Europe is full of this kind of crap. Everywhere you go you find crumbling wrecks protected from demolition because they are "the work of Hans Scheisserbauer the Younger, also called the Flatulent, who designed only 500 buildings during his short working lifetime, from 1770 to 1840. A mere 490 examples of his work remain standing today. This building is only one of 70 in Thuringia which exhibit his trademark 'giant ugly pile of stone' style..."

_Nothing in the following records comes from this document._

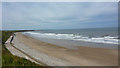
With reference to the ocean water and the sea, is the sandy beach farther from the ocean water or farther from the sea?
the ocean water

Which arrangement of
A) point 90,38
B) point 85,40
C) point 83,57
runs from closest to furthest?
point 83,57 → point 85,40 → point 90,38

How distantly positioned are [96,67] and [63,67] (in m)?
2.42

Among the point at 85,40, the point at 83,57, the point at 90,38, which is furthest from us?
the point at 90,38

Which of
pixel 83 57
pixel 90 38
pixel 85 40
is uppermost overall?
pixel 83 57

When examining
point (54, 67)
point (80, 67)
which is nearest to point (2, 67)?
point (54, 67)

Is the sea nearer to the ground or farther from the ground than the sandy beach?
nearer to the ground

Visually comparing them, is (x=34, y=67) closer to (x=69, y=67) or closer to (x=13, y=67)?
(x=13, y=67)

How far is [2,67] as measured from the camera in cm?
510

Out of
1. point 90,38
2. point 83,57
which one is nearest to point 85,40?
point 90,38

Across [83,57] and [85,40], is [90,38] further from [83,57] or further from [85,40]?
[83,57]

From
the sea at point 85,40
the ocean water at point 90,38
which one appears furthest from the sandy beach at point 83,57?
the ocean water at point 90,38

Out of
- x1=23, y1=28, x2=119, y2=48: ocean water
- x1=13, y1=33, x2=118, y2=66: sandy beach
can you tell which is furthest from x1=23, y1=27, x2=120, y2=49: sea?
x1=13, y1=33, x2=118, y2=66: sandy beach

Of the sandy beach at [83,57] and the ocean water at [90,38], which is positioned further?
the ocean water at [90,38]

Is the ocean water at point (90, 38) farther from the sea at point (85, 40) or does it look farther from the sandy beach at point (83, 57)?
the sandy beach at point (83, 57)
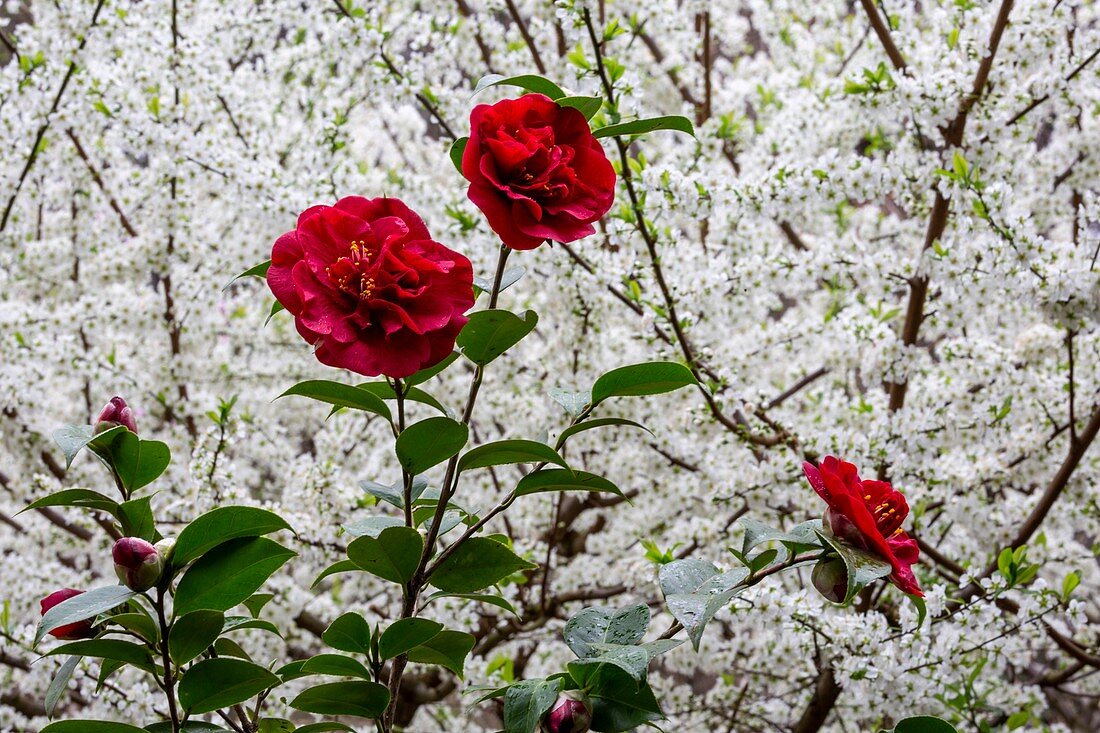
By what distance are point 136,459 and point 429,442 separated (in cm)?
29

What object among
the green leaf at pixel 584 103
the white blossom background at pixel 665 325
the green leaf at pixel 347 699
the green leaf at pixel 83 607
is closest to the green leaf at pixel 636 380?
the green leaf at pixel 584 103

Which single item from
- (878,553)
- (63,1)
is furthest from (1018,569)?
(63,1)

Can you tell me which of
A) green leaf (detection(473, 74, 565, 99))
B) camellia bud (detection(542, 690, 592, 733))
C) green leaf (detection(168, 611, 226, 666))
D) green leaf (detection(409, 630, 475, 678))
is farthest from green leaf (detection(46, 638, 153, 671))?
green leaf (detection(473, 74, 565, 99))

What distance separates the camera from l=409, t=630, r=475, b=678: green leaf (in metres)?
0.96

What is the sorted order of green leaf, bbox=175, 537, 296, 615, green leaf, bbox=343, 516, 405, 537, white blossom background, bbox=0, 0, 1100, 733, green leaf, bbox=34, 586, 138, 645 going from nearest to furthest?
green leaf, bbox=34, 586, 138, 645
green leaf, bbox=175, 537, 296, 615
green leaf, bbox=343, 516, 405, 537
white blossom background, bbox=0, 0, 1100, 733

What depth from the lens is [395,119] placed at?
4.87m

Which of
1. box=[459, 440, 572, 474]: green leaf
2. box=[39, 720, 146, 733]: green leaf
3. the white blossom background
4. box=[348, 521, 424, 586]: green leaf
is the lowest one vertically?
box=[39, 720, 146, 733]: green leaf

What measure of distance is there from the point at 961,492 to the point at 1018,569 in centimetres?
76

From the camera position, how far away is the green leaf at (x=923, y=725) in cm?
79

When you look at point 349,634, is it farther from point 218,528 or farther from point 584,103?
point 584,103

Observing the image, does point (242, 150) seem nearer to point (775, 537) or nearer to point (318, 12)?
point (318, 12)

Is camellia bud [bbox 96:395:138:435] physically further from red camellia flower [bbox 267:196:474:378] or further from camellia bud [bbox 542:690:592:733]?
camellia bud [bbox 542:690:592:733]

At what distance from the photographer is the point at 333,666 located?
2.92ft

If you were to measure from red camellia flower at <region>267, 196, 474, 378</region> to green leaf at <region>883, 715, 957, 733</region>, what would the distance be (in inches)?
20.7
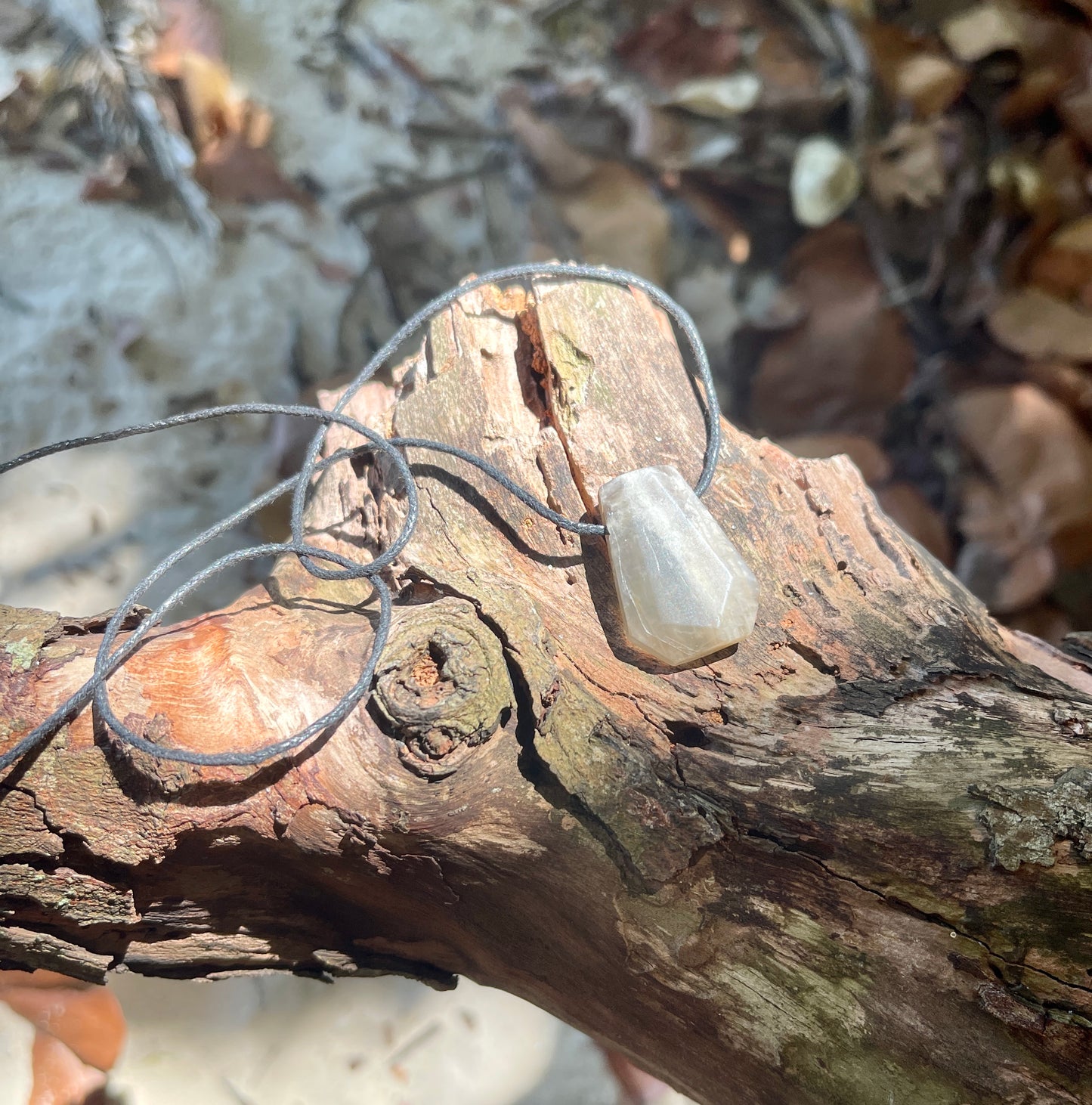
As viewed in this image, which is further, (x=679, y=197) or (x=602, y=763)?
(x=679, y=197)

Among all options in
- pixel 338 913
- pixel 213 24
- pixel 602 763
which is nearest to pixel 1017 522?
pixel 602 763

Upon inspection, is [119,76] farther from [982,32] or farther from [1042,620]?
[1042,620]

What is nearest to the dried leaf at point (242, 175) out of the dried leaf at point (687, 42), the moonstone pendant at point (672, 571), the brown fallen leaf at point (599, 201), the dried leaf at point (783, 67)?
the brown fallen leaf at point (599, 201)

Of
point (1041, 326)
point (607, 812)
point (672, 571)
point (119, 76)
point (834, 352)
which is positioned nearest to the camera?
point (607, 812)

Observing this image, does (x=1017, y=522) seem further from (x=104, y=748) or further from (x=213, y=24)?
(x=213, y=24)

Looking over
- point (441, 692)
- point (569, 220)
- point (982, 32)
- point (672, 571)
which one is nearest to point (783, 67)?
point (982, 32)

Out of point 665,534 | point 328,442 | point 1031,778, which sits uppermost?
point 328,442

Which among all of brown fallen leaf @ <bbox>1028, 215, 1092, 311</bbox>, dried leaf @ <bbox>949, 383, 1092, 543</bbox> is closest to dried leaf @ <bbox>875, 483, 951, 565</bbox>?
dried leaf @ <bbox>949, 383, 1092, 543</bbox>
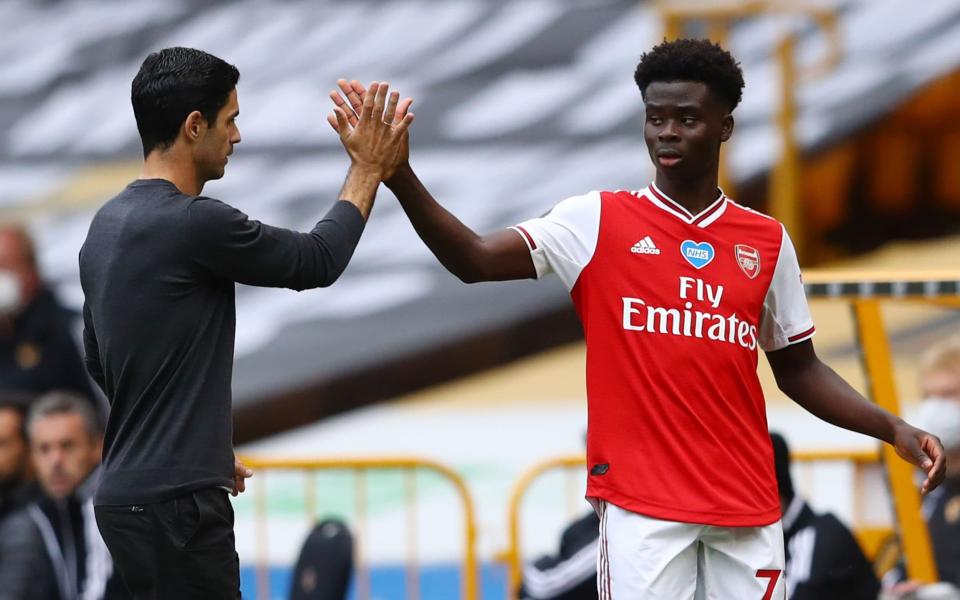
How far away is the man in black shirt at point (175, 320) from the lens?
3771mm

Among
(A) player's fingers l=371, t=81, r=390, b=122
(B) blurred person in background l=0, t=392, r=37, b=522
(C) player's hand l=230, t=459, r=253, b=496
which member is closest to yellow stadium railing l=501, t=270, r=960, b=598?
(A) player's fingers l=371, t=81, r=390, b=122

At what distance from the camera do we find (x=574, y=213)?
4.18 m

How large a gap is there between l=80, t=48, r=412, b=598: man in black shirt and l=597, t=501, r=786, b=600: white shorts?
2.98 feet

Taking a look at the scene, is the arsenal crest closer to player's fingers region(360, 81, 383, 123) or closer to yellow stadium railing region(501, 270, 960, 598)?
player's fingers region(360, 81, 383, 123)

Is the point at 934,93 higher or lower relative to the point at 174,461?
higher

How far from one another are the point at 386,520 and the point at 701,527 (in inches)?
201

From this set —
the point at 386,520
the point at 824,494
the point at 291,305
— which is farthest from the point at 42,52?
the point at 824,494

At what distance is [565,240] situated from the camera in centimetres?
416

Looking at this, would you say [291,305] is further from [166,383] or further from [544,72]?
[166,383]

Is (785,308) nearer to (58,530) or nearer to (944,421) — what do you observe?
(944,421)

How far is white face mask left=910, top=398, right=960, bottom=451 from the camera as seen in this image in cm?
612

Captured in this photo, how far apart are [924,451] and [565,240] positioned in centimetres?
104

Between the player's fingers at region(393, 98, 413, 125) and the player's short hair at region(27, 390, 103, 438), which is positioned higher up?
the player's fingers at region(393, 98, 413, 125)

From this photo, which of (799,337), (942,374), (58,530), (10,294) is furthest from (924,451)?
(10,294)
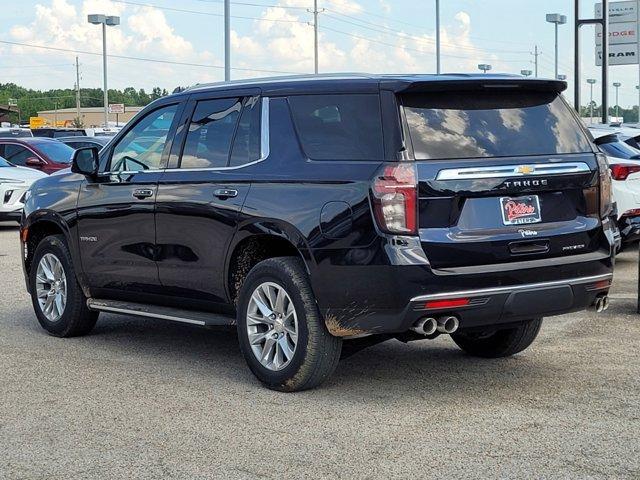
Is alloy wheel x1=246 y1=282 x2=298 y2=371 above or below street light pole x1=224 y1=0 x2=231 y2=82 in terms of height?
below

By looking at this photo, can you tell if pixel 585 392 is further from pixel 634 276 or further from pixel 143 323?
pixel 634 276

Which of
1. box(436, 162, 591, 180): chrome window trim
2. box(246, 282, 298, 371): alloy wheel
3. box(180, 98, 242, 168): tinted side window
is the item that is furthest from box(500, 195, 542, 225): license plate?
box(180, 98, 242, 168): tinted side window

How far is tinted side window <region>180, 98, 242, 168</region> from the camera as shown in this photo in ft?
24.7

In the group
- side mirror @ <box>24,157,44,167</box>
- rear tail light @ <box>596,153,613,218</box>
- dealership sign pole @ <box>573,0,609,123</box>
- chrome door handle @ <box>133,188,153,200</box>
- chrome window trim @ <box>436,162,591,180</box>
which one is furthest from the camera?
dealership sign pole @ <box>573,0,609,123</box>

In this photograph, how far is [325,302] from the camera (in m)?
6.61

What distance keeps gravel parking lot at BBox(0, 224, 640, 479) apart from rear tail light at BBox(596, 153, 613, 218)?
1057 millimetres

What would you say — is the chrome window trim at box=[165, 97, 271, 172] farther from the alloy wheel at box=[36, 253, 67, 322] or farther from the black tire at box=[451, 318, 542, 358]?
the alloy wheel at box=[36, 253, 67, 322]

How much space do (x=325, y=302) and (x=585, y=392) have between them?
1655 millimetres

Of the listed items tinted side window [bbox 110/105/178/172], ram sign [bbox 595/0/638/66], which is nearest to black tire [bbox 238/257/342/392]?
tinted side window [bbox 110/105/178/172]

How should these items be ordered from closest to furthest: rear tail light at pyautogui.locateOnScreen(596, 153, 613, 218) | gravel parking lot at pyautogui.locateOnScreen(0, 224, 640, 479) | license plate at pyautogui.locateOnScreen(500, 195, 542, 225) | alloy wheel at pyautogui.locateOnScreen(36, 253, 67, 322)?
1. gravel parking lot at pyautogui.locateOnScreen(0, 224, 640, 479)
2. license plate at pyautogui.locateOnScreen(500, 195, 542, 225)
3. rear tail light at pyautogui.locateOnScreen(596, 153, 613, 218)
4. alloy wheel at pyautogui.locateOnScreen(36, 253, 67, 322)

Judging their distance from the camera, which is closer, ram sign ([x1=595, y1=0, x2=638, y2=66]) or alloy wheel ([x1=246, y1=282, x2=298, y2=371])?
alloy wheel ([x1=246, y1=282, x2=298, y2=371])

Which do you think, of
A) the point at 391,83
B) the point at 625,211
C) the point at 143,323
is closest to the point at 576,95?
the point at 625,211

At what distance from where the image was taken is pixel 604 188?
23.2 feet

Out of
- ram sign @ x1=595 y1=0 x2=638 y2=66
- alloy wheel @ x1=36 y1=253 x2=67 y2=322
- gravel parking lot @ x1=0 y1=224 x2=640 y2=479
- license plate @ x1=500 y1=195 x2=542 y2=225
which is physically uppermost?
ram sign @ x1=595 y1=0 x2=638 y2=66
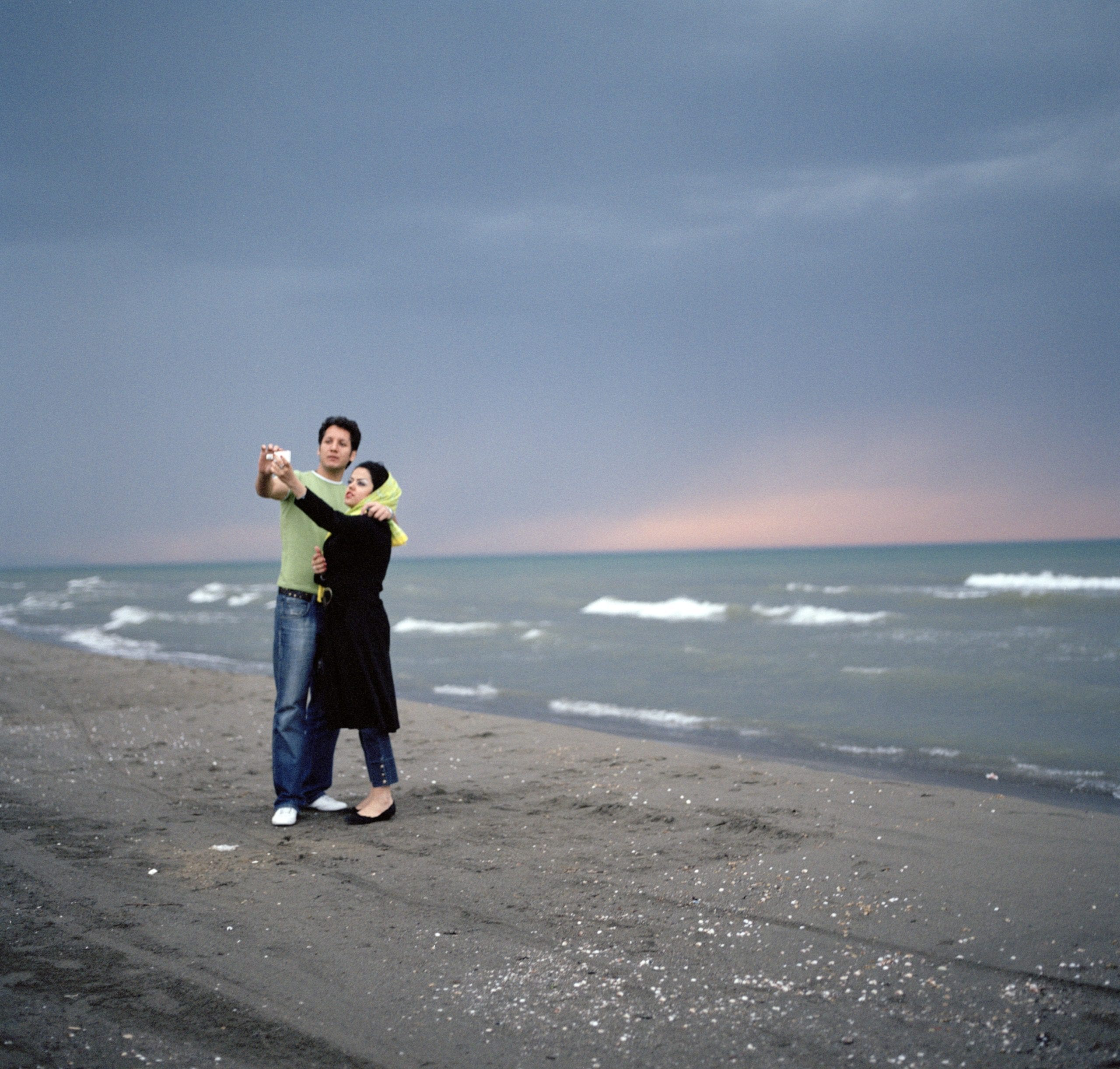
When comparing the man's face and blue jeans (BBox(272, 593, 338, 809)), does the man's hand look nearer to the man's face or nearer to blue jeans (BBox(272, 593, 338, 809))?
the man's face

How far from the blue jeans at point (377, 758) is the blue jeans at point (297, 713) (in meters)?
0.28

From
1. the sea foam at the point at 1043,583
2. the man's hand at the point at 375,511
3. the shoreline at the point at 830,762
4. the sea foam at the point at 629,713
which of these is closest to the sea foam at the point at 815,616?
the sea foam at the point at 1043,583

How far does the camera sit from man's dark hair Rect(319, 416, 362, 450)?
4957mm

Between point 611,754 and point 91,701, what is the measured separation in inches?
237

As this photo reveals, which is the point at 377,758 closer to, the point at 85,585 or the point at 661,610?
the point at 661,610

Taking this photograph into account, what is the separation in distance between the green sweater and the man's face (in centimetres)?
10

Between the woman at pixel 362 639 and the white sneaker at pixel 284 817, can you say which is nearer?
the woman at pixel 362 639

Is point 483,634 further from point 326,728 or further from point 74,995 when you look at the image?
point 74,995

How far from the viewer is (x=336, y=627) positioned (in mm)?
4883

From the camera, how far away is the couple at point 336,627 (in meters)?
4.83

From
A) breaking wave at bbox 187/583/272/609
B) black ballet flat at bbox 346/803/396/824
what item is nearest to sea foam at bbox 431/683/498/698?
black ballet flat at bbox 346/803/396/824

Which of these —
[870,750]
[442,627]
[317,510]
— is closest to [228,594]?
[442,627]

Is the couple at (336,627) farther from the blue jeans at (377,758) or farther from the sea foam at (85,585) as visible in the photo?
the sea foam at (85,585)

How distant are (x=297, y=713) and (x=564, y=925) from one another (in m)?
2.19
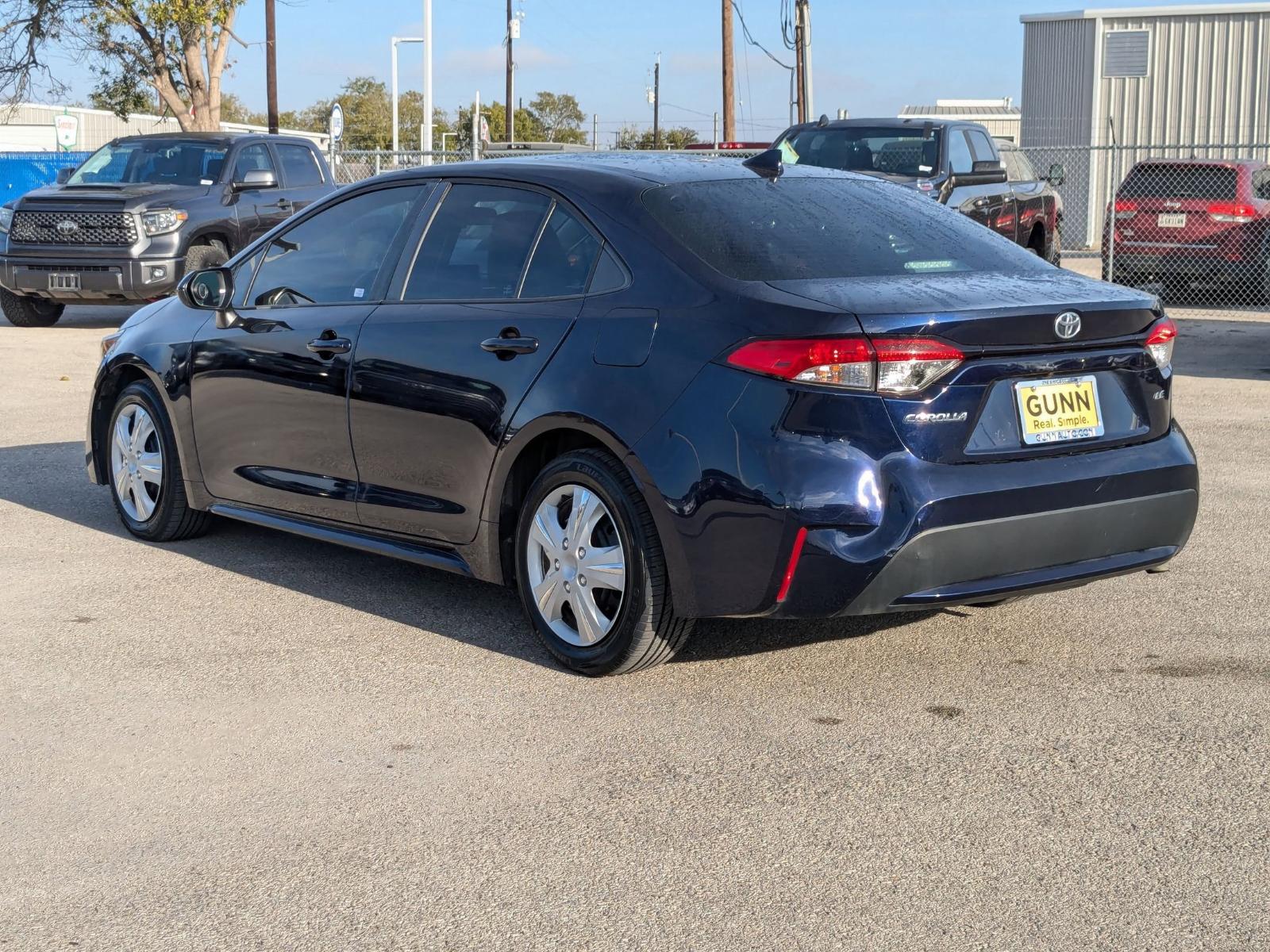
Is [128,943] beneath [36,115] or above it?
beneath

It's not so much the ugly pile of stone I object to, nor the gargoyles, nor age, exactly. It's that buildings age and need to be replaced. Pipes that seemed so modern and healthful in the late 19th c are found to emit unacceptable amounts of nasties into the water. That clumsy fiber optics cable is so much slower than the new autoframagical quantum tunnelling conduits. And retrofitting the elevator shaft for the anti-grav platforms would cost as much as a whole new building!
This is why most old buildings have to go, sooner or later. Otherwise the city gets choked with beautiful, unlivable old buildings that no one has the heart to tear down. To avoid this dilemma, I say we build 'em ugly to start with. Perhaps once in a generation should a city get a building destined for immortality. The rest are built purposefully boring, so they can eventually be demolished, regretted by no one.
Lileks concludes with:
Plus, I want statues. Big muscular allegorical dames.Cool. I'm there. But I want something like this.
I'll bet that's not what James has in mind.